> _What is expected_
Quote every entry word for word.

[Questions about scene geometry]
+--
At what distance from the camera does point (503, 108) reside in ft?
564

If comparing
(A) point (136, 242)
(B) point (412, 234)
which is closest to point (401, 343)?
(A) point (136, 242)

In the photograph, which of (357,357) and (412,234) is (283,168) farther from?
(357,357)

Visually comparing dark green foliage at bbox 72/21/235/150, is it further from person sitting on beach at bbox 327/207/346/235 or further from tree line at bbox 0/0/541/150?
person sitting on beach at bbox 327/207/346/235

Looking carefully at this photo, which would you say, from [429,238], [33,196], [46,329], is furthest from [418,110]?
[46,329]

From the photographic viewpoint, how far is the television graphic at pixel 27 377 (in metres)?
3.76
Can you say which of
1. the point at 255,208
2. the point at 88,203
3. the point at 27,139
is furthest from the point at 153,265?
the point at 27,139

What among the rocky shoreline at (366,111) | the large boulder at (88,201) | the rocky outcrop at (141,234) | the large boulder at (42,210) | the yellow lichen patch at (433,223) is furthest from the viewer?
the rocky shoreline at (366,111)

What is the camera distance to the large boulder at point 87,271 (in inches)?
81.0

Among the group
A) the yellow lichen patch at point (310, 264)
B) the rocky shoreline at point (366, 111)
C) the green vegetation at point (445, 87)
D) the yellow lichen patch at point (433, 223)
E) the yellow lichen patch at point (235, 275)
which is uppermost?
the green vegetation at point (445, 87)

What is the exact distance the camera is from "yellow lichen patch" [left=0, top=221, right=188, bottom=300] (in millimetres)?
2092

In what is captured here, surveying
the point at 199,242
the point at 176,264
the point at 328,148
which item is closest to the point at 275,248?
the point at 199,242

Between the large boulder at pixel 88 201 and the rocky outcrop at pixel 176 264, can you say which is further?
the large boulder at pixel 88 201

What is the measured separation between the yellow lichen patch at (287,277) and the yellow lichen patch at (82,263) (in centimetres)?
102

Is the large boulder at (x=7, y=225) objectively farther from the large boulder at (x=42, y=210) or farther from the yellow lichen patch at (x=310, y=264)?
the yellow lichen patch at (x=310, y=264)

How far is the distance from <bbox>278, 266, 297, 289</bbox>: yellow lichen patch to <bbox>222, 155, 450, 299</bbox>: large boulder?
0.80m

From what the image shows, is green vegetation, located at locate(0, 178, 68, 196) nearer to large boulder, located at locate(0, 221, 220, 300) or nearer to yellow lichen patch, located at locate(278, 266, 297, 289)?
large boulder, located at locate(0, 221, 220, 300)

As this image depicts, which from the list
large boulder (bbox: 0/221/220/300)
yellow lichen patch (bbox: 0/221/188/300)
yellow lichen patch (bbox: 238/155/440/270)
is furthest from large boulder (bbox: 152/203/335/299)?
+--
> _Full response_
At what distance from the camera does point (503, 108) reside in ft?
564

If comparing
(A) point (136, 242)
(B) point (412, 234)
which is closest to point (401, 343)?
(A) point (136, 242)

In the photograph, which of (357,357) and (412,234) is (283,168) farther from?
(357,357)

Visually comparing dark green foliage at bbox 72/21/235/150, is it further from person sitting on beach at bbox 327/207/346/235 or further from tree line at bbox 0/0/541/150?
person sitting on beach at bbox 327/207/346/235

Looking carefully at this photo, which would you say, from [429,238], [33,196], [46,329], is furthest from [418,110]?
[46,329]

From the photographic viewpoint, how far is the television graphic at pixel 27 377 (in metres)?
3.76
Can you say which of
1. the point at 255,208
2. the point at 88,203
3. the point at 27,139
is furthest from the point at 153,265?
the point at 27,139

What among the rocky shoreline at (366,111) | the large boulder at (88,201) | the rocky outcrop at (141,234) | the large boulder at (42,210) | the yellow lichen patch at (433,223) is furthest from the viewer?
the rocky shoreline at (366,111)

What is the camera distance to the large boulder at point 87,271 (in inches)?
81.0

Among the group
A) the yellow lichen patch at point (310, 264)
B) the rocky shoreline at point (366, 111)
C) the green vegetation at point (445, 87)
D) the yellow lichen patch at point (433, 223)
E) the yellow lichen patch at point (235, 275)
which is uppermost?
the green vegetation at point (445, 87)

What is the exact distance the camera is from "yellow lichen patch" [left=0, top=221, right=188, bottom=300] (in millimetres)?
2092

In what is captured here, surveying
the point at 199,242
the point at 176,264
the point at 328,148
which item is closest to the point at 275,248?
the point at 199,242

Between the large boulder at pixel 88 201 and the rocky outcrop at pixel 176 264, can you say which is further?
the large boulder at pixel 88 201

What is the measured separation between the yellow lichen patch at (287,277) and the yellow lichen patch at (82,263) (in centimetres)?
102

Is the large boulder at (x=7, y=225) objectively farther from the large boulder at (x=42, y=210) or farther from the yellow lichen patch at (x=310, y=264)?
the yellow lichen patch at (x=310, y=264)

How far is the distance from <bbox>278, 266, 297, 289</bbox>: yellow lichen patch to <bbox>222, 155, 450, 299</bbox>: large boulder?
0.80m

From what the image shows, is green vegetation, located at locate(0, 178, 68, 196) nearer to large boulder, located at locate(0, 221, 220, 300) or nearer to yellow lichen patch, located at locate(278, 266, 297, 289)?
large boulder, located at locate(0, 221, 220, 300)

As this image depicts, which from the list
large boulder (bbox: 0/221/220/300)
yellow lichen patch (bbox: 0/221/188/300)
yellow lichen patch (bbox: 238/155/440/270)
is furthest from large boulder (bbox: 152/203/335/299)?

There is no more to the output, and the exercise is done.